| YOUR GOAL |
Write out the records exactly, copying everything from the line that contains "What is the estimated" down to the line that contains "15.3 meters", with both of those lines included.

Raw records
* * * *

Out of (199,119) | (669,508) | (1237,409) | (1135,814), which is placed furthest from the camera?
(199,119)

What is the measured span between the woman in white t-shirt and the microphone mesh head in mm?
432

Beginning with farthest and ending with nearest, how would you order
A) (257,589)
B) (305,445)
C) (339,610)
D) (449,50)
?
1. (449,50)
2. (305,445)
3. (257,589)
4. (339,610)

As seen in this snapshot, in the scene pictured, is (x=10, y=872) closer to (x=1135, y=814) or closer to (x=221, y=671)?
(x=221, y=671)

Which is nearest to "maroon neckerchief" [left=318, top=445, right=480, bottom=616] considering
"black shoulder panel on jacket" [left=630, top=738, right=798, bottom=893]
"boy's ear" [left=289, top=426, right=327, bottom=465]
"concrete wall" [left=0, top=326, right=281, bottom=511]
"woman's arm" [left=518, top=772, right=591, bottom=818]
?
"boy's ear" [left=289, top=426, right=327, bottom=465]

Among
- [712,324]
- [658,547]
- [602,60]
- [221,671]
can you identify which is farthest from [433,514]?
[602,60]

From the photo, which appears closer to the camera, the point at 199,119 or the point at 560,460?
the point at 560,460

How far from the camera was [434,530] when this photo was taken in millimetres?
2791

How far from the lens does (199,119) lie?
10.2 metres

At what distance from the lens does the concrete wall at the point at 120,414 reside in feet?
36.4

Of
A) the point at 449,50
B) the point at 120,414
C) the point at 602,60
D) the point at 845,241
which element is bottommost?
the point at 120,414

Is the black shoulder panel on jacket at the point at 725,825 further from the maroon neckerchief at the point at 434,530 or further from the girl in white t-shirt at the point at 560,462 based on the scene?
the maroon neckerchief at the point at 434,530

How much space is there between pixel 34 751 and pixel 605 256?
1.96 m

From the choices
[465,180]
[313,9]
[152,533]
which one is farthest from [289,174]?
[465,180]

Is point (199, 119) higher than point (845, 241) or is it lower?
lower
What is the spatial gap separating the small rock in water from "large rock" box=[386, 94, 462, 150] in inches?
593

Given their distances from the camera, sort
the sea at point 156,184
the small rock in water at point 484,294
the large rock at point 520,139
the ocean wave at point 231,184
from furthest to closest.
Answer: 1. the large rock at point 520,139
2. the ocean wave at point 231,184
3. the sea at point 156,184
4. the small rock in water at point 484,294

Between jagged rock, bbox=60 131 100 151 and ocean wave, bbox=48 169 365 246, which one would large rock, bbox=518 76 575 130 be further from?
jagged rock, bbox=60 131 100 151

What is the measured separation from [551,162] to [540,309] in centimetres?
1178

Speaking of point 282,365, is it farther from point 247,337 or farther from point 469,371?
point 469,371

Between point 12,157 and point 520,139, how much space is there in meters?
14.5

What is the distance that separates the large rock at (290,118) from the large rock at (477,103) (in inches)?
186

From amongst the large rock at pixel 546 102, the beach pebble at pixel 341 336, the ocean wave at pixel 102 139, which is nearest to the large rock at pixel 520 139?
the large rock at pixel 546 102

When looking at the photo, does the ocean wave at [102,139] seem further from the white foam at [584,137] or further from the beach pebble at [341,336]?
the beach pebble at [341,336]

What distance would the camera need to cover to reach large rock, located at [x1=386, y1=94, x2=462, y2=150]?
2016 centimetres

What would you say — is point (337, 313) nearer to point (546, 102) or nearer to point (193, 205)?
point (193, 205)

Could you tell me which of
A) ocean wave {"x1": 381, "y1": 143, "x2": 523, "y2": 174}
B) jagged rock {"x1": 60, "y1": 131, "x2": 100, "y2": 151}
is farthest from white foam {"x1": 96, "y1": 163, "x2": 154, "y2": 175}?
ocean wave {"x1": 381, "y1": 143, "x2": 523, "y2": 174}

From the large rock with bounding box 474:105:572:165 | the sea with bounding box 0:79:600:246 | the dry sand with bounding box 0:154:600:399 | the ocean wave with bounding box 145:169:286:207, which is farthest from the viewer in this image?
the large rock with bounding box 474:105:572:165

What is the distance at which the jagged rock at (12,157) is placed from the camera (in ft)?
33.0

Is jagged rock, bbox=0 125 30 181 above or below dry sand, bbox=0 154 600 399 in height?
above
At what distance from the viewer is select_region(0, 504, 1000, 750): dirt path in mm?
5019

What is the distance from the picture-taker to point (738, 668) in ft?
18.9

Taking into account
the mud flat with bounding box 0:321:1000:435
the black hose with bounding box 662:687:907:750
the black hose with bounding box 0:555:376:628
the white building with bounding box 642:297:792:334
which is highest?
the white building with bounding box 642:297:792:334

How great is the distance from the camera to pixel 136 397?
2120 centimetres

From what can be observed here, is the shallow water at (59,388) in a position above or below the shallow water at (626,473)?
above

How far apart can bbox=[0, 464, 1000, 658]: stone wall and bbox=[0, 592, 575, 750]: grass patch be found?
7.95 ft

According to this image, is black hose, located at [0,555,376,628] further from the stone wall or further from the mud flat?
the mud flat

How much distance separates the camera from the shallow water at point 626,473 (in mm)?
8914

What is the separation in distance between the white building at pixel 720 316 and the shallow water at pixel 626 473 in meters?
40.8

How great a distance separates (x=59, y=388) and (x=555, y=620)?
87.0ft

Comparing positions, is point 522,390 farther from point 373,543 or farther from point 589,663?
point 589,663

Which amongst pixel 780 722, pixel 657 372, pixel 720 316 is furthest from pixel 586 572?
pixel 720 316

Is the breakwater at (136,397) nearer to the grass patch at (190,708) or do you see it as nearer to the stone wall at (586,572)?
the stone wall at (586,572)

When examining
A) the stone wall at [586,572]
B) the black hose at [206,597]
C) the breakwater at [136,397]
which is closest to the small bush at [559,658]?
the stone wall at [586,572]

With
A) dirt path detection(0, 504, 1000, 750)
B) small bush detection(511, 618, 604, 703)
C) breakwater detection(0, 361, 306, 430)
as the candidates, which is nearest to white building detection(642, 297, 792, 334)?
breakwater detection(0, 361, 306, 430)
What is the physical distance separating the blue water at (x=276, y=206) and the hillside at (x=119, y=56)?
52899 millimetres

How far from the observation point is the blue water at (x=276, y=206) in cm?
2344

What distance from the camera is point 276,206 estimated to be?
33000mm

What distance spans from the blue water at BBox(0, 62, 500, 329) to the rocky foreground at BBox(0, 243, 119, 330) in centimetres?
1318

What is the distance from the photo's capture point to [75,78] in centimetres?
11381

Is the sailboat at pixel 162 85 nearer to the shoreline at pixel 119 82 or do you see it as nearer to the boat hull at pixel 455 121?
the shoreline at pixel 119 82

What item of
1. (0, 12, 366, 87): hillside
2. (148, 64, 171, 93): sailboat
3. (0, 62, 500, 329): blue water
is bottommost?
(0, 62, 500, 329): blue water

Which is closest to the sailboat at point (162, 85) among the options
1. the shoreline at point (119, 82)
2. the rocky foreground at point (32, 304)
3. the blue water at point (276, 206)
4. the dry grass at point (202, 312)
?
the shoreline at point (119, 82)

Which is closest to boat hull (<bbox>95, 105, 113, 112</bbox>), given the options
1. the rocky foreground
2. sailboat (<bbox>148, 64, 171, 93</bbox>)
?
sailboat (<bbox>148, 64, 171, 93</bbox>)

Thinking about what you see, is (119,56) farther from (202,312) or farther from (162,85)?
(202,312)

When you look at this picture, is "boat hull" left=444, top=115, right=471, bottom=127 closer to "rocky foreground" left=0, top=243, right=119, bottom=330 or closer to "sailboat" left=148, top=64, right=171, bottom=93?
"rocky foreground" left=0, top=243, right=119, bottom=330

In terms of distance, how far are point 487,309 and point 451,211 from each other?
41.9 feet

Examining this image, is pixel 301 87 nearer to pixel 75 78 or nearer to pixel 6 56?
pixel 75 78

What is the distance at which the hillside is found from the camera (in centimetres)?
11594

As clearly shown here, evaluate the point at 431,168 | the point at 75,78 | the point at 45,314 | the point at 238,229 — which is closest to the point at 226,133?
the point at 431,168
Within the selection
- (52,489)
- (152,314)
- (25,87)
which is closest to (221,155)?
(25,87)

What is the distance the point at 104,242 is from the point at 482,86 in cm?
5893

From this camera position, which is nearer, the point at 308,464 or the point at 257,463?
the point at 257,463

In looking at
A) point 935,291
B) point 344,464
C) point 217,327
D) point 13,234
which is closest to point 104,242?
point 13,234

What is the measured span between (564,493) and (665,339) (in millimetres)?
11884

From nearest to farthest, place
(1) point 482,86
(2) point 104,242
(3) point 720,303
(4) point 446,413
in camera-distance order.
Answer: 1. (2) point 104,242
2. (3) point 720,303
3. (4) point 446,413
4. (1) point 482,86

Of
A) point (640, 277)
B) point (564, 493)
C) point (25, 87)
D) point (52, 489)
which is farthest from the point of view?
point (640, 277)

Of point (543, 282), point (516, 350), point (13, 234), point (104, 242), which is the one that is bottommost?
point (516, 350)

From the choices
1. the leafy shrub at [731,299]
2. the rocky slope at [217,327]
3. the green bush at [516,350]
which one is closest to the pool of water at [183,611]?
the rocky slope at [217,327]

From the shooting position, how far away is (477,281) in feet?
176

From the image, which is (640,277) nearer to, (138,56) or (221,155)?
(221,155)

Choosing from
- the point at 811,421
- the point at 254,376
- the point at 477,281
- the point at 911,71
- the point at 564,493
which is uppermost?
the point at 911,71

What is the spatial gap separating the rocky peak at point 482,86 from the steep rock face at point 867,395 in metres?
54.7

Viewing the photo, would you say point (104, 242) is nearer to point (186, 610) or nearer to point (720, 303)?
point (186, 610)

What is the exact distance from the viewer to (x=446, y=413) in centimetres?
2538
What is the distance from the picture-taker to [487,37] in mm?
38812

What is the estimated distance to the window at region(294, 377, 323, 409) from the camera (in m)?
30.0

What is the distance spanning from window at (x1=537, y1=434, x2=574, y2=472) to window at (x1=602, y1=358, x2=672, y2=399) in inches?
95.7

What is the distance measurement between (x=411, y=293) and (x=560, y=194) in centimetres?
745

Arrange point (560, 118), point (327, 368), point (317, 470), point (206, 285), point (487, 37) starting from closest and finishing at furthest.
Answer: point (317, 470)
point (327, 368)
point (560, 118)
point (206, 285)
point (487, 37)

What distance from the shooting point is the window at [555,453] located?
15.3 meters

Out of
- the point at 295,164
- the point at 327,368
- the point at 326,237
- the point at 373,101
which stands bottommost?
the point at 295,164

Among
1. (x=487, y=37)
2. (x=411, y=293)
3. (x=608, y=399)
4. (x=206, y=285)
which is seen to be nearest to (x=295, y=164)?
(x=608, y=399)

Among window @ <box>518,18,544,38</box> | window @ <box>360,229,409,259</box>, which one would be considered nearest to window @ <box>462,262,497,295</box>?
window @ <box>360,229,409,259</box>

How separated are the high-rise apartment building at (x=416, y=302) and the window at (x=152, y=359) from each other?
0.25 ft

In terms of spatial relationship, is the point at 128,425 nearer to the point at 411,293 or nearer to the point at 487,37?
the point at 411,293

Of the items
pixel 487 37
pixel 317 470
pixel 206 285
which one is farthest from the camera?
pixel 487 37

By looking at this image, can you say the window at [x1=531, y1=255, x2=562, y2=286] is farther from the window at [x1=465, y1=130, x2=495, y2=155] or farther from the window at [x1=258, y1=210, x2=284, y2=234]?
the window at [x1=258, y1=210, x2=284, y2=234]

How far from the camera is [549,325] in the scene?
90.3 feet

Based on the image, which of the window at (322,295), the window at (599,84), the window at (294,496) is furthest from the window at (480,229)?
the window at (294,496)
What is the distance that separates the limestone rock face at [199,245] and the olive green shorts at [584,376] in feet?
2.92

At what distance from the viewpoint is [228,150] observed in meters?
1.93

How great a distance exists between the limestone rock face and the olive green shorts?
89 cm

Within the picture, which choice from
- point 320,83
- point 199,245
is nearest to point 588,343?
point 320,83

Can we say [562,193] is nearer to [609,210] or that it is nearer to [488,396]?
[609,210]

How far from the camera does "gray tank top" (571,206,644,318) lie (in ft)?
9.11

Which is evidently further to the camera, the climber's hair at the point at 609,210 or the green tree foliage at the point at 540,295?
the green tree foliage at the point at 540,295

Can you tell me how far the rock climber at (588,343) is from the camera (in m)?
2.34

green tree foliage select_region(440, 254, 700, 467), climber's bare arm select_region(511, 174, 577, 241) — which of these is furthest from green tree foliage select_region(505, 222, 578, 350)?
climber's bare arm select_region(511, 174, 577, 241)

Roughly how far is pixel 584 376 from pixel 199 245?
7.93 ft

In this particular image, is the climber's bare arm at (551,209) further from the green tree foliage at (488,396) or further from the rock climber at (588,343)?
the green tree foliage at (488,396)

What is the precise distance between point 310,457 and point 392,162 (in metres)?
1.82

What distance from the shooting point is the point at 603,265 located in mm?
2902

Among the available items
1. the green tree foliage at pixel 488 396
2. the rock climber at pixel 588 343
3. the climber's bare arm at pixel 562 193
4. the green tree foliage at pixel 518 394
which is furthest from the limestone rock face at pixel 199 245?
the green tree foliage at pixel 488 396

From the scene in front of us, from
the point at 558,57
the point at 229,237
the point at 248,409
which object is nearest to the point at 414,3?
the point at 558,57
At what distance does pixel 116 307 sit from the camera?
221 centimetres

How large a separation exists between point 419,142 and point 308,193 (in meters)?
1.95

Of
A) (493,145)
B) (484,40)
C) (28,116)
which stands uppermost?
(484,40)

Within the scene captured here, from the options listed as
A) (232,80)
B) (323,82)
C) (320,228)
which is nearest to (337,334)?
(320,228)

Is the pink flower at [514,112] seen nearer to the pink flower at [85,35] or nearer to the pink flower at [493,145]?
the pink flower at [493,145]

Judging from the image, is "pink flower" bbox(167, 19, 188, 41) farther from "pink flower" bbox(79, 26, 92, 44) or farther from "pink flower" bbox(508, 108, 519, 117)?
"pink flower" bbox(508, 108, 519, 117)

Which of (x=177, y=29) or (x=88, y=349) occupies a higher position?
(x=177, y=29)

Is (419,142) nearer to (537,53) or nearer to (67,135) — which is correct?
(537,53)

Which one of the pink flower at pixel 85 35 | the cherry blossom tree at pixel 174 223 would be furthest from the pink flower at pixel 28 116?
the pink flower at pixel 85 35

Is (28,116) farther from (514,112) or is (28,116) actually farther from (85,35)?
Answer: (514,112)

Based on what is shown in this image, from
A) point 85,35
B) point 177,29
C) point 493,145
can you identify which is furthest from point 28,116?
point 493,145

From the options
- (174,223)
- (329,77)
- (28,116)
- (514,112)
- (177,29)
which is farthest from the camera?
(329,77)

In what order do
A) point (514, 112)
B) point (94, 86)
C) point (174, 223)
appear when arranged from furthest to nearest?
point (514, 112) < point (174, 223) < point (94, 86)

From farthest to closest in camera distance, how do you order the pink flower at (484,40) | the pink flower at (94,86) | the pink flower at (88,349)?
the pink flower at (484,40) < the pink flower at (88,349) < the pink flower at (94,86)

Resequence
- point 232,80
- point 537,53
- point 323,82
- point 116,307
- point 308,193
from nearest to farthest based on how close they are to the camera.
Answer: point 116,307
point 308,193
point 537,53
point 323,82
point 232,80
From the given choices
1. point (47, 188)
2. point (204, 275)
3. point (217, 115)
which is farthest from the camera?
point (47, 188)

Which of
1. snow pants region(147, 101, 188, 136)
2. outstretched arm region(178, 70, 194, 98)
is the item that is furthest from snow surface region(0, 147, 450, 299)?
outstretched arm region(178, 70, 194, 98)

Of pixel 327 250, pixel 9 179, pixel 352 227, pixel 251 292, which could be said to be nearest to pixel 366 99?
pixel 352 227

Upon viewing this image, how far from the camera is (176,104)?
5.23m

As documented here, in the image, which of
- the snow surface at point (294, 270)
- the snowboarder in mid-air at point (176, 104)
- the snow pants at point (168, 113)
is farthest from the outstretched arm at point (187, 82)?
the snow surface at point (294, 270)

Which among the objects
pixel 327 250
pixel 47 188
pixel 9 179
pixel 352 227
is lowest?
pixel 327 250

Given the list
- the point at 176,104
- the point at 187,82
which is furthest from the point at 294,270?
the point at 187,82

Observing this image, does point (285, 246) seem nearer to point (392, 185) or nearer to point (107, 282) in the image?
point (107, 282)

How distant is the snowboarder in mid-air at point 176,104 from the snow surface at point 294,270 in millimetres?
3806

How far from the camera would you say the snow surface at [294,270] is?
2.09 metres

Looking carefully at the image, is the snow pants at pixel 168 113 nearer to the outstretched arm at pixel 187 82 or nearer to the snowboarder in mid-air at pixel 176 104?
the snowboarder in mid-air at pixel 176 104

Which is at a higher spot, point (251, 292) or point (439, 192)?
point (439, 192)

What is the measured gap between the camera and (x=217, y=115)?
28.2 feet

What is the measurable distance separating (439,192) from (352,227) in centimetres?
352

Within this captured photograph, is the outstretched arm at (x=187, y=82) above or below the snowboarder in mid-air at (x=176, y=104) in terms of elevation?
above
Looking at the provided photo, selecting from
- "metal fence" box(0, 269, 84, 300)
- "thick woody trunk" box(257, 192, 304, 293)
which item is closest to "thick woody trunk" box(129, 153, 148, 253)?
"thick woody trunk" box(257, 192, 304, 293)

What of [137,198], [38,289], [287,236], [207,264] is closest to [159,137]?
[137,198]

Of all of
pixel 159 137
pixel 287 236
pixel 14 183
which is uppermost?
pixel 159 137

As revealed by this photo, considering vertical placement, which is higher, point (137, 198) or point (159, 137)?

* * * *

| SOLUTION FOR THIS TASK |
What is the estimated distance to the window at region(294, 377, 323, 409) from the camera (in m)?
30.0

What is the distance spanning from window at (x1=537, y1=434, x2=574, y2=472) to window at (x1=602, y1=358, x2=672, y2=399) in inches?
95.7

What is the distance measurement between (x=411, y=293) and (x=560, y=194) in centimetres?
745

Arrange point (560, 118), point (327, 368), point (317, 470), point (206, 285), point (487, 37) starting from closest and finishing at furthest.
Answer: point (317, 470)
point (327, 368)
point (560, 118)
point (206, 285)
point (487, 37)

What distance from the shooting point is the window at [555,453] located?
15.3 meters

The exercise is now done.